4) Kale and olive oil
Kale is one of the richest sources of Vitamin K, which is an important bone building vitamin. If you’re pairing it with lemon juice to keep things low calorie, you’re keeping it low on nutrients as well. “You can add a fat like olive oil or ghee, or add nuts to your salad,” says Pasricha. The fat helps the Vitamin K to be bio-available for the body. Plus, the unsaturated fatty acids in olive oil, along with the nitrites in green leafy vegetables, can help lower blood pressure when eaten together.

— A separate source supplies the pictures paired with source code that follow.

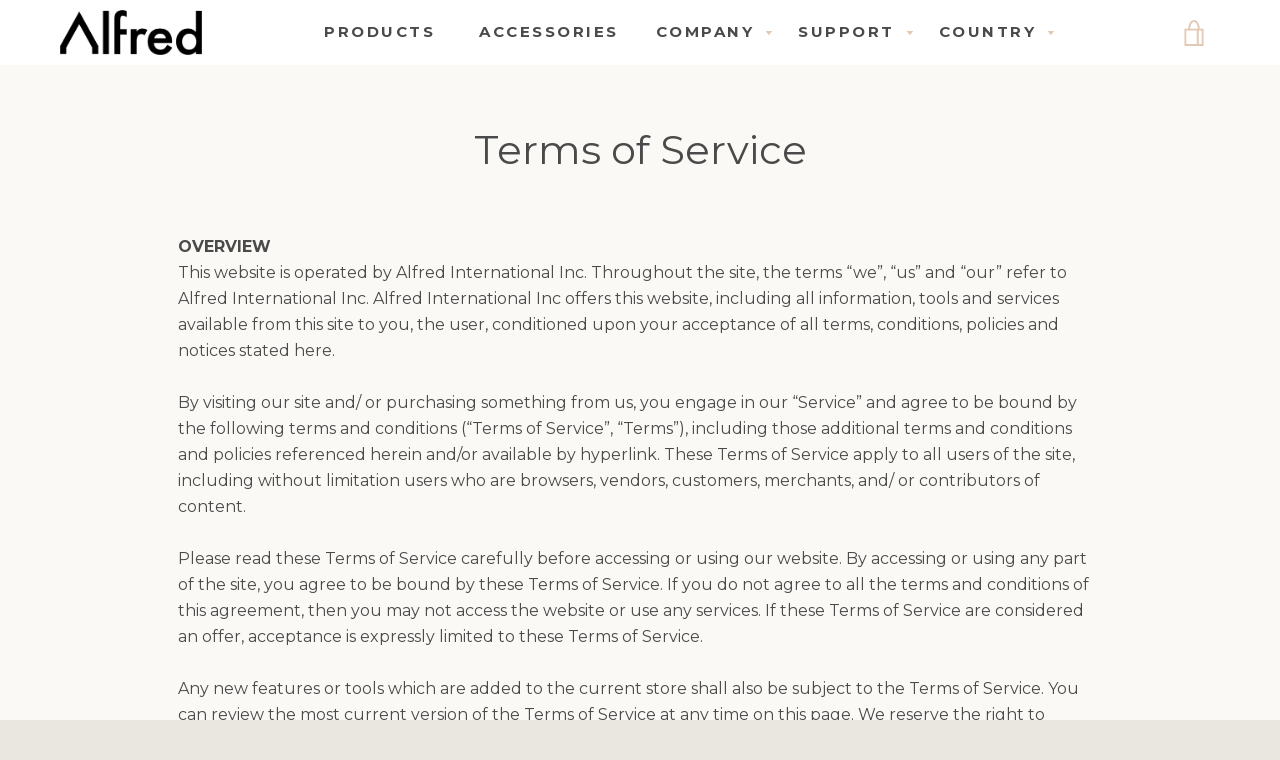

--- FILE ---
content_type: text/javascript
request_url: https://alfredinc.com/cdn/shop/t/11/assets/custom.js?v=32858502543900864011611090140
body_size: -426
content:
var parallaxContainer,parallaxLayers,scrollIntervalID;parallaxContainer=document.getElementById("parallax-container"),parallaxContainer&&(parallaxLayers=parallaxContainer.getElementsByClassName("layer"),scrollIntervalID=setInterval(updatePage,10));function updatePage(){window.requestAnimationFrame(function(){for(let i=0;i<parallaxLayers.length;i++)parallaxLayers[i].style.transform="translate3d(0, -"+window.pageYOffset*i/parallaxLayers.length+"px, 0)",parallaxLayers[i].style.webkitTransform="translate3d(0, -"+window.pageYOffset*i/parallaxLayers.length+"px, 0)"})}
//# sourceMappingURL=/cdn/shop/t/11/assets/custom.js.map?v=32858502543900864011611090140
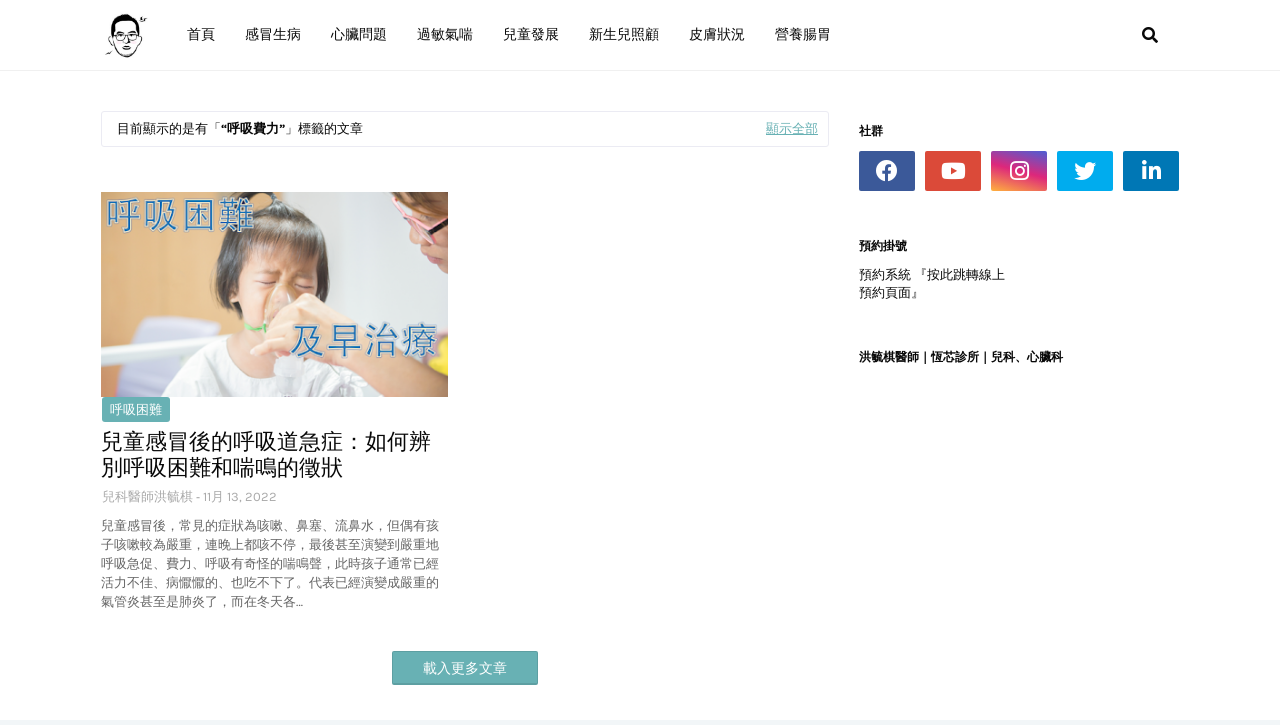

--- FILE ---
content_type: text/html; charset=utf-8
request_url: https://www.google.com/recaptcha/api2/aframe
body_size: 266
content:
<!DOCTYPE HTML><html><head><meta http-equiv="content-type" content="text/html; charset=UTF-8"></head><body><script nonce="30qhS9cY6RBSg28wlmctJg">/** Anti-fraud and anti-abuse applications only. See google.com/recaptcha */ try{var clients={'sodar':'https://pagead2.googlesyndication.com/pagead/sodar?'};window.addEventListener("message",function(a){try{if(a.source===window.parent){var b=JSON.parse(a.data);var c=clients[b['id']];if(c){var d=document.createElement('img');d.src=c+b['params']+'&rc='+(localStorage.getItem("rc::a")?sessionStorage.getItem("rc::b"):"");window.document.body.appendChild(d);sessionStorage.setItem("rc::e",parseInt(sessionStorage.getItem("rc::e")||0)+1);localStorage.setItem("rc::h",'1768484547375');}}}catch(b){}});window.parent.postMessage("_grecaptcha_ready", "*");}catch(b){}</script></body></html>

--- FILE ---
content_type: text/plain
request_url: https://www.google-analytics.com/j/collect?v=1&_v=j102&a=233429237&t=pageview&_s=1&dl=https%3A%2F%2Fwww.heart2know.com%2Fsearch%2Flabel%2F%25E5%2591%25BC%25E5%2590%25B8%25E8%25B2%25BB%25E5%258A%259B&ul=en-us%40posix&dt=%E5%85%92%E7%A7%91%E3%80%81%E5%BF%83%E8%87%9F%E7%A7%91%20%E6%B4%AA%E6%AF%93%E6%A3%8B%E9%86%AB%E5%B8%AB&sr=1280x720&vp=1280x720&_u=IEBAAEABAAAAACAAI~&jid=142890365&gjid=1066786677&cid=1147728597.1768484546&tid=UA-156760584-1&_gid=870355200.1768484546&_r=1&_slc=1&z=150236242
body_size: -451
content:
2,cG-898S42XXEK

5) Turmeric and black pepper
Turmeric has long been studied for its anti-cancer properties and anti-inflammatory effects because of its active ingredient, curcumin. Adding black pepper to the mix increases curcumin’s bioavailability by 1,000 times—as its active ingredient, piperine, works well in combination with curcumin. You can use both spices to make most Indian foods, or just add them to warm water and drink the concoction first thing in the morning.
6) Brown rice and bell peppers
Besides delivering a decent amount of fibre and protein, brown rice is also a good source of iron. “But the iron from plant foods (called non-heme iron) isn’t as easily absorbed as the iron in meat (heme iron),” points out Pasricha. She recommends including a food that’s high in Vitamin C, such as bell peppers (95 mg per one-half cup), with brown rice. So next time you are having a bowl of brown rice, make sure to toss in some stir-fried bell peppers to enhance non-heme iron absorption by almost four times. “This applies to any other Vitamin C and non-heme iron source combinations, such as quinoa salad with bell peppers, dried beans with sautéed bell peppers, or even a quinoa strawberry salad.”